TASK BRIEF
Every entry below must be repeated exactly; skip the pictures.

<<<<

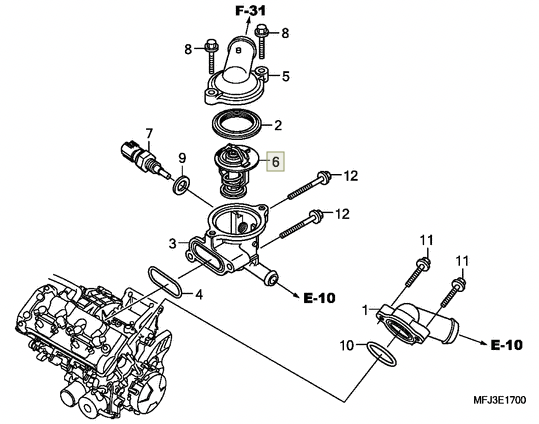 F-31
8
8
5
2
7
9
6
12
12
3
11
11
4
E-10
1
10
E-10
MFJ3E1700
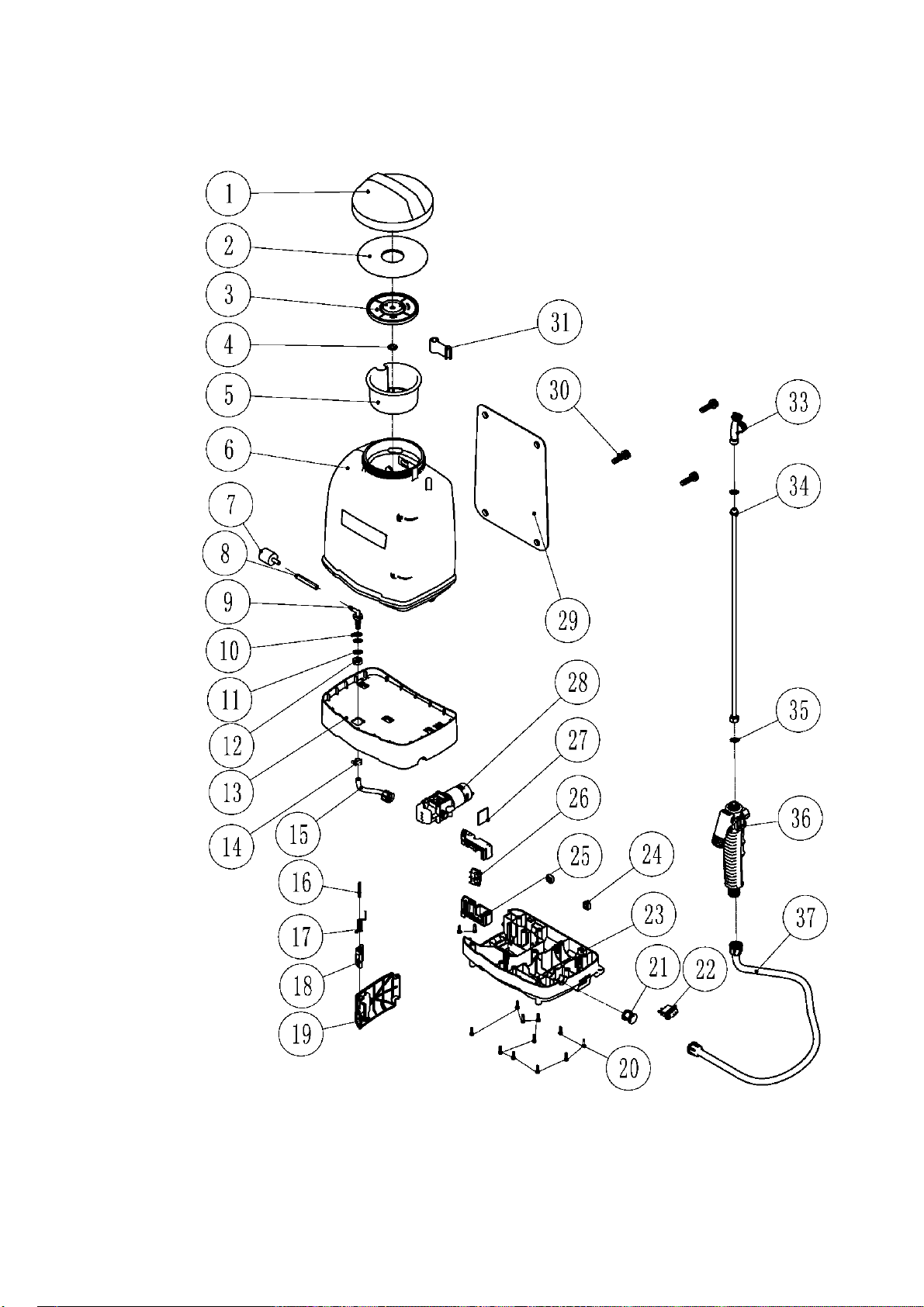 1
2
3
4
5
6
7
8
9
10
11
12
13
14
15
16
17
18
19
31
30
29
28
27
26
25
24
23
21
22
20
33
34
35
36
37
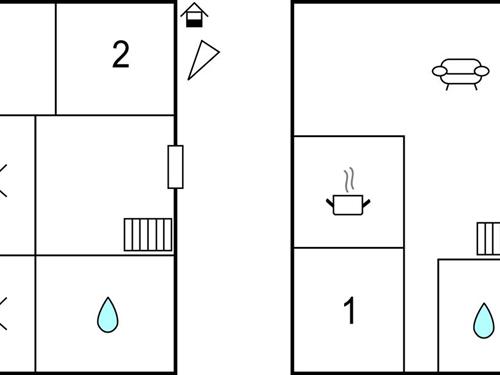 2

1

>>>>

TASK RESULT
 F-31
8
8
5
2
7
9
6
12
12
3
11
11
4
E-10
1
10
E-10
MFJ3E1700
 1
2
3
4
5
6
7
8
9
10
11
12
13
14
15
16
17
18
19
31
30
29
28
27
26
25
24
23
21
22
20
33
34
35
36
37
 2

1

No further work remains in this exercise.